Antikapitalisten sorgen in Katalonien für Ordnung

Vidal Aragonés von der linksradikalen CUP über ihre surreale Vermittlung bei der Regierungsbildung im Unabhängigkeitslager

  • Ralf Streck
  • Lesedauer: 4 Min.

Diesen Freitag wird Pere Aragonès von der sozialdemokratischen Republikanischen Linken Kataloniens (ERC) auch mit den Stimmen der linksradikalen CUP zum neuen Präsidenten Kataloniens gewählt. Wieso hat es drei Monate gedauert, bis sich die ERC und die konservative »Junts per Catalunya« (Gemeinsam für Katalonien/Junts) auf eine Koalition geeinigt haben?

Es ging weniger um politische Differenzen, sondern darum, wie man dieses Autonomiegebiet Katalonien verwaltet, wer mehr vom Haushalt verantwortet. Andere Fragen erschienen uns eher untergeordnet, wie die Rolle des Republikrats von Carles Puigdemont (im Exil in Belgien, d. Red.) oder ob man eine gemeinsame Linie im spanischen Parlament in Madrid fährt.

Die zivile Katalanische Nationalversammlung (ANC) hatte auf einer Großkundgebung am Sonntag mit dem Bruch gedroht, sollten es keine Regierung geben, welche das Unabhängigkeitslager vertritt. Welche Bedeutung kam der Mobilisierung der Basis zu, um Neuwahlen abzuwenden?

Interview

Vidal Aragonés saß für die antikapitalistischen CUP bis 2021 im Parlament von Katalonien.
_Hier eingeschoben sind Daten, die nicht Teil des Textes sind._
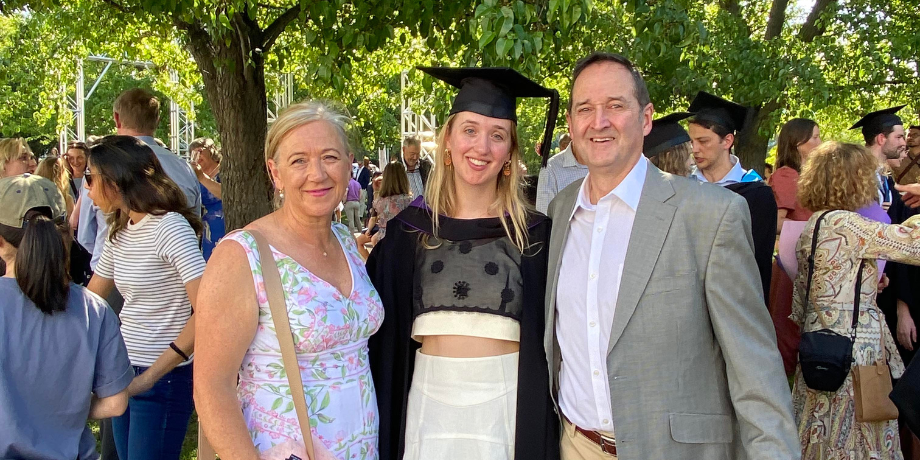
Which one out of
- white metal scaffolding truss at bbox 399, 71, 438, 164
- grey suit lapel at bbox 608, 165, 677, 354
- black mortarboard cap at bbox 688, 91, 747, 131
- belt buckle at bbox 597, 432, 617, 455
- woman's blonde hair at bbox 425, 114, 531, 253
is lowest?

Da CUP-Parlamentarier nur eine Legislatur ein Amt bekleiden dürfen, arbeitet der aus der Arbeiterstadt Cornellá de Llobregat kommende Jurist nun wieder als Professor an der Autonomen Universität in Barcelona und als Arbeitsrechtler im Anwaltskollektiv Ronda. Über die Regierungsbildung sprach mit ihm für »nd« Ralf Streck.

Die Bewegung war praktisch einstimmig dafür, dass es diese Regierung geben muss. Die Mobilisierung der Straße kam spät, als fast feststand, dass es eine ERC-Junts-Regierung geben würde. Junts hat taktiert, wenn man sich die Verteilung der Ministerien anschaut, dann hat der Wahlsieger ERC nicht das entsprechende Gewicht erhalten. War eine Mobilisierung in anderen Momenten entscheidend, war es sie in diesem Fall nicht.
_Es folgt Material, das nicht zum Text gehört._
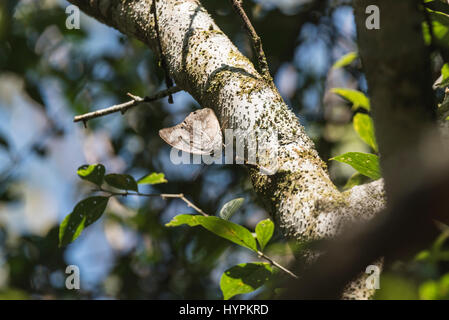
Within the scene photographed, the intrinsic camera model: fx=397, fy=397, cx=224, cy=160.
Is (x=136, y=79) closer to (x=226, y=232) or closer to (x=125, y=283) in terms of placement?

Ist es nicht merkwürdig, dass die linksradikale CUP zwischen Sozialdemokraten und Christdemokraten vermitteln musste?

Das ist surrealistisch, dass wir als Antikapitalisten Ordnung schaffen mussten. Das ist aber ein Teil der komplexen Situation in einem Prozess zur Befreiung Kataloniens. Man muss, um die Politik und die Dynamik der CUP zu verstehen, zwei Sachen klar haben: Wir treten gleichberechtigt für die nationale und die soziale Befreiung und den Sozialismus ein. Im nationalen Aufbau ist unsere Rolle nun die, eine Regierung von Unabhängigkeitsparteien zu ermöglichen, um Neuwahlen zu verhindern.

Was konnte die CUP durchsetzen? Blieb das Abkommen zwischen CUP und ERC unangetastet, dass es einen Linksschwenk geben soll, ein Grundeinkommen, einen Rettungsplan für einfache Leute, Abschaffung der Hartschaum-Geschosse bei der Polizei …?

Wir haben nur ein Abkommen mit der ERC. Das besteht weiterhin. Eine andere Sache ist, dass im Pakt zwischen ERC und Junts Teile fehlen, die wir mit der ERC vereinbart haben. Es war klar, dass Junts nicht alles mittragen würde. Man braucht aber eine absolute Mehrheit im Parlament. Was umgesetzt wird, hängt aber nicht davon ab, was Junts will, sondern von der Mobilisierung der Straße.

Welche Rolle wird Puigdemont spielen? Die ERC hatte die Frage des Republikrats ziemlich hochgespielt und von »Kontrolle aus Brüssel« gesprochen.

Puigdemont wird die gleiche Rolle wie bisher spielen, da er verschiedene politische Strömungen der Bewegung repräsentiert. Das ist eine Realität. Er macht als Exilpräsident Vorschläge, doch er bestimmt nicht die Tagespolitik. Wer glaubt, dass er bald keine Rolle mehr spielen wird, irrt sich. Wer meint, dass entscheidende Vorstöße aus dem Republikrat kommen, irrt sich auch.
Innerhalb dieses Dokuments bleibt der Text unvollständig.